J. Nick Augustine J.D. is the principal of ALR/PRA, Inc., a full service law practice management agency. Nick advises and assists attorneys in transition in public relations and marketing. Nick also shares recruiting and staffing experience and tips for legal job seekers.
Attorneys in transition attract more clients and positive contacts when they are sensitive to diversity. This holiday season we should shed our presumptions and ask people what, if anything, they celebrate during the holiday season. Something I have learned working in international public relations is that you should never make assumptions based on stereotypes. This also applies to attorneys in transition who miss opportunities if they limit their networks.
Diversity in the legal community has given rise to the establishments of bar associations and groups of individuals networking to share ideas with like-minded or cultural colleagues. I was recently invited to The Advocate (Polish Bar Association) Holiday Meeting. At the ISBA Midwinter Meeting Reception my friend invited me to attend the event and I was intrigued by the newsletter she e-mailed me containing information about the efforts within their bar association.
Here in Chicago we have so many cultural and ethnic neighborhoods and groups. Being a friendly contact to one may be a bridge to others for referral and other business related benefits. Now, I am not Polish, nor do I live in Jefferson Park; actually, I am Irish/Austrian/German and live in Lincoln Square – based on my professional experiences, ethnic and cultural bar associations are very open to share their groups with new members and guests.

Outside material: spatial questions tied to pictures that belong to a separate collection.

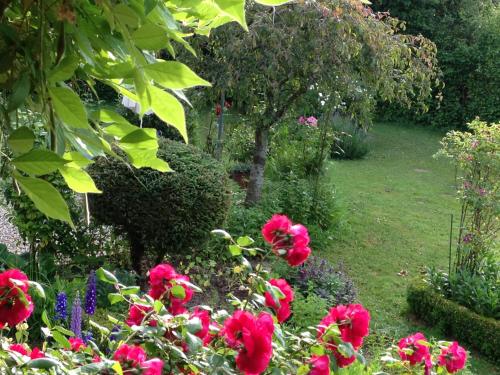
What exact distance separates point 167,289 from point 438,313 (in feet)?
13.2

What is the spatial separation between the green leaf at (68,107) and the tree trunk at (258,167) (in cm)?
637

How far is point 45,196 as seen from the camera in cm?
62

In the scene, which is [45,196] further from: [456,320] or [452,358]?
[456,320]

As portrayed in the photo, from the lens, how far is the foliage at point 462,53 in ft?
44.8

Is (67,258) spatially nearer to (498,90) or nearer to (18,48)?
(18,48)

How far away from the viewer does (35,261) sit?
15.2 feet

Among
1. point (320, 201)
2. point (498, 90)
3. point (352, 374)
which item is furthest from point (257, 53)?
point (498, 90)

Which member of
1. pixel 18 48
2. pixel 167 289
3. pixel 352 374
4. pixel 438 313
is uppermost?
pixel 18 48

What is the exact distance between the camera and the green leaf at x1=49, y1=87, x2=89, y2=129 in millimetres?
A: 632

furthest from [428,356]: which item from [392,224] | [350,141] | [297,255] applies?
[350,141]

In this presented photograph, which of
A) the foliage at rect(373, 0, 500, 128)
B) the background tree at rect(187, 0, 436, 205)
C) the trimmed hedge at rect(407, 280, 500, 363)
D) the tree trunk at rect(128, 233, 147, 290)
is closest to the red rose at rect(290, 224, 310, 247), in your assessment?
the tree trunk at rect(128, 233, 147, 290)

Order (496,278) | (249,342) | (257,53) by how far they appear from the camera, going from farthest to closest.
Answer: (257,53), (496,278), (249,342)

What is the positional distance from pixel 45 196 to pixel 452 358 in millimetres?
1751

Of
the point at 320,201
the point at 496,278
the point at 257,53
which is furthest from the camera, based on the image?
the point at 320,201
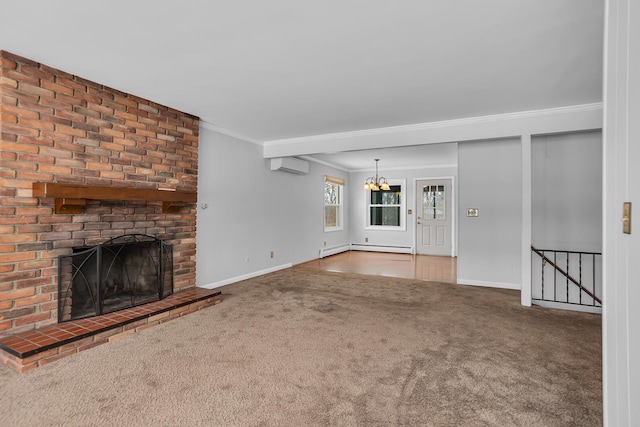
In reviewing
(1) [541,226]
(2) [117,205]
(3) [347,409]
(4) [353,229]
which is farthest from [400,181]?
(3) [347,409]

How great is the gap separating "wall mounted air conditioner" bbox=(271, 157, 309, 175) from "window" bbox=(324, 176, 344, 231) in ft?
4.68

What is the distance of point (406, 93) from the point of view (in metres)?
3.48

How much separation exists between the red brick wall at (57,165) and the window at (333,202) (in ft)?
15.8

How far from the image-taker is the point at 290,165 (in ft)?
20.5

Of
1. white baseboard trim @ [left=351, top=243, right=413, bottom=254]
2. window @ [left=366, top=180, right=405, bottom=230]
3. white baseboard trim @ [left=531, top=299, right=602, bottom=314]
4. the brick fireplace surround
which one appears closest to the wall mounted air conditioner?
the brick fireplace surround

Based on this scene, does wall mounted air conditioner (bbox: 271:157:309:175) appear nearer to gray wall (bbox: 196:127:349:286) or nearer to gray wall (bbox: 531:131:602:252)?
gray wall (bbox: 196:127:349:286)

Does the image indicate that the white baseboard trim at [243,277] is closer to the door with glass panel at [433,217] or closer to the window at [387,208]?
the window at [387,208]

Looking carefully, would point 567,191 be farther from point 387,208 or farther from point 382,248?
point 382,248

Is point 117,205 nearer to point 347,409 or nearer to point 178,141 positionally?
point 178,141

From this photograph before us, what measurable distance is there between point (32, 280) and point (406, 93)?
3.78 m

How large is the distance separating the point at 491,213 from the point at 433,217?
3510 millimetres

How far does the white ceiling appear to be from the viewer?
2113mm

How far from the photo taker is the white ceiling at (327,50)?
83.2 inches

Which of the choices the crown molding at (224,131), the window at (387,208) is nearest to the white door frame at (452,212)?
the window at (387,208)
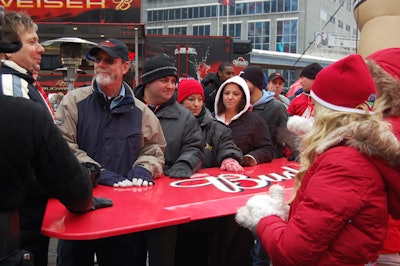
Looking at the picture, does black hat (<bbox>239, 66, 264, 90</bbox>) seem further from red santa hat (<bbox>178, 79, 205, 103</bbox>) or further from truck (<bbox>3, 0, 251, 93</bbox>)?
truck (<bbox>3, 0, 251, 93</bbox>)

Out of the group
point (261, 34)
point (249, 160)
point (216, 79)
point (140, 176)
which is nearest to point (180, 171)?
point (140, 176)

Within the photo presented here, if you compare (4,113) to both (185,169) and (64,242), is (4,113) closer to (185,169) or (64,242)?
(64,242)

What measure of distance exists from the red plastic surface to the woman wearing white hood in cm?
51

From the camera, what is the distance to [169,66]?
3596 mm

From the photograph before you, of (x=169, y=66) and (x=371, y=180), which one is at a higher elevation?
(x=169, y=66)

As you embrace and become aware of different groups of people, be mindful to be neutral and friendly. Working as a moderator for a diversity committee, I recently discussed stereotypes with a psychiatrist. I learned about “micro-aggressions” which are the subtle, yet easily offensive, gestures and comments people make about others with whom they are not yet well acquainted. Avoid micro-aggressions and presumptuous statements and actions when meeting new groups. I am often surprised that what I had presumed was far from reality; don’t put yourself in a situation where you need to be corrected.
You can put this all into practice quite easily by remembering a key mantra: “Don’t assume anything.” When we put our assumptions about people aside we are able to learn about the actual person, not their religion, choice of food or dress, and so on. The global legal community is growing more diverse and it is in an attorney in transition’s best interests to not be closed off to valuable contacts and business sources based on diversity thoughts and judgments.
This holiday season, be good to your family and friends and remember that we are all in transition at several points in our lives whether that transition be work or personal. Happy Holidays!